MINÚSCULO ENSAIO SOBRE
A INJUSTIÇA
João Eichbaum
Carregando nos erres e
enfileirando sinônimos, Celso de Mello caminhava serenamente na contramão do
arrastão popular. A turba lhe exigia uma atitude de Pilatos: que lhe entregasse
o Zé Dirceu e outros para um julgamento sumário e único, já que o Barrabás do
mensalão havia sido livrado pelo Ministério Público. Enquanto isso, um dos réus
denunciados pelo assassinato da missionária Dorothy Stang, estava sendo
submetido ao quarto julgamento pelo Tribunal do Júri – e ninguém reclamava.
Por que essa diferença?
Por que uns, segundo exaltadas exigências, devem ser julgados uma única vez,
sem direito a recursos, enquanto outros podem recorrer quantas vezes quiserem?
Por que é mesmo que o
iletrado Barrabás do mensalão ficou fora dessa e agora, rico, anda pelo mundo
como um evangelista das melhores obras, a peso de dólares e voando em jatinhos
particulares, ensinando como se faz um povo feliz?
Por isso, porque
vivemos num país de paradoxos, evasivas e injustiças.
Os políticos
profissionais fazem das suas, mamam desavergonhadamente nas tetas da República
nova, como mamavam nas tetas da República velha, viajam, comem, bebem, transam,
gozam e se refestelam à nossa custa. Apesar disso, continuam sendo eleitos como
se servissem de paradigmas para a moral e os bons costumes, sem que o
Ministério Público, a Polícia Federal ou seja lá quem for se importe com isso.

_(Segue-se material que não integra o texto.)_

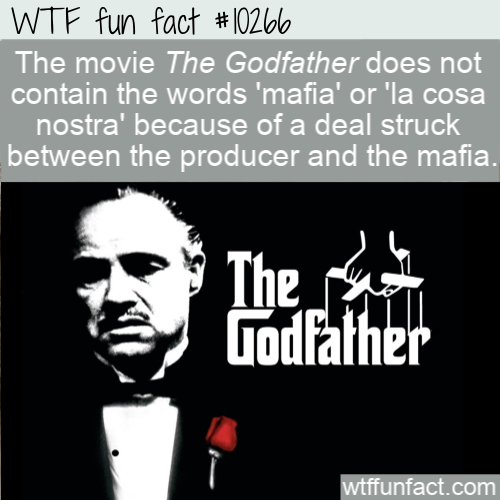 WTF Fun Fact - No Mafia In The Godfather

Mas o país inteiro queria que o Celso de Mello declarasse que não existem
embargos infringentes coisa nenhuma, fecho com vocês, com a voz do povo que é a
voz de Deus, e botasse o Zé Dirceu, o Delúbio e o Genoíno na cadeia.
Nessa imensa colcha de
retalhos chamada Brasil, não há suporte para um surto unânime de moralidade
contra o espetáculo da corrupção, mergulhado em “suspense’ pouco antes do
capítulo final, por uns tais de embargos infringentes. Quando todo mundo
esperava o final feliz, com os malfeitores na cadeia, surgem no “script” esses
personagens indesejáveis, os embargos, por obra do Celso de Mello. A partir daí
se espalhou pelo país inteiro um sentimento de revolta contra essa “injustiça”,
como se fosse a única praticada na Corte, em toda a sua história.
Mas, não. Não é
exatamente assim. Vivemos no país das injustiças, sob uma Constituição que só
protege a quem pode ir até o Supremo Tribunal Federal com algum tema que esteja
à altura da vaidade dos ministros, os tais que têm em si o melhor dos outros.
Há um abismo que separa a educação dos ricos e a dos pobres, o tratamento de
saúde dos pobres e o dos ricos, com o Sírio Libanês para esses e o SUS para
aqueles, o direito à justiça, que tem na ponta de baixo a Defensoria Pública e
na ponta de cima os grandes escritórios de advocacia.
No mais, o povo que se
contente com sonhos, como aquele desenhado no art. 7º, inc. IV, da Constituição
do Ulysses Guimarães, tendo como destinatário o trabalhador (não o cupim do
bolsa-família, que só consome, mas o que faz o PIB crescer): “salário mínimo
nacionalmente unificado, capaz de atender a suas necessidades vitais básicas e
às de sua família com moradia, alimentação, educação, saúde, lazer, vestuário,
higiene, transporte e previdência social, com reajustes periódicos que lhe
preservem o poder aquisitivo...”
Para refrescar a
memória de vocês: todas essas mordomias por R$ 678,00 ao mês...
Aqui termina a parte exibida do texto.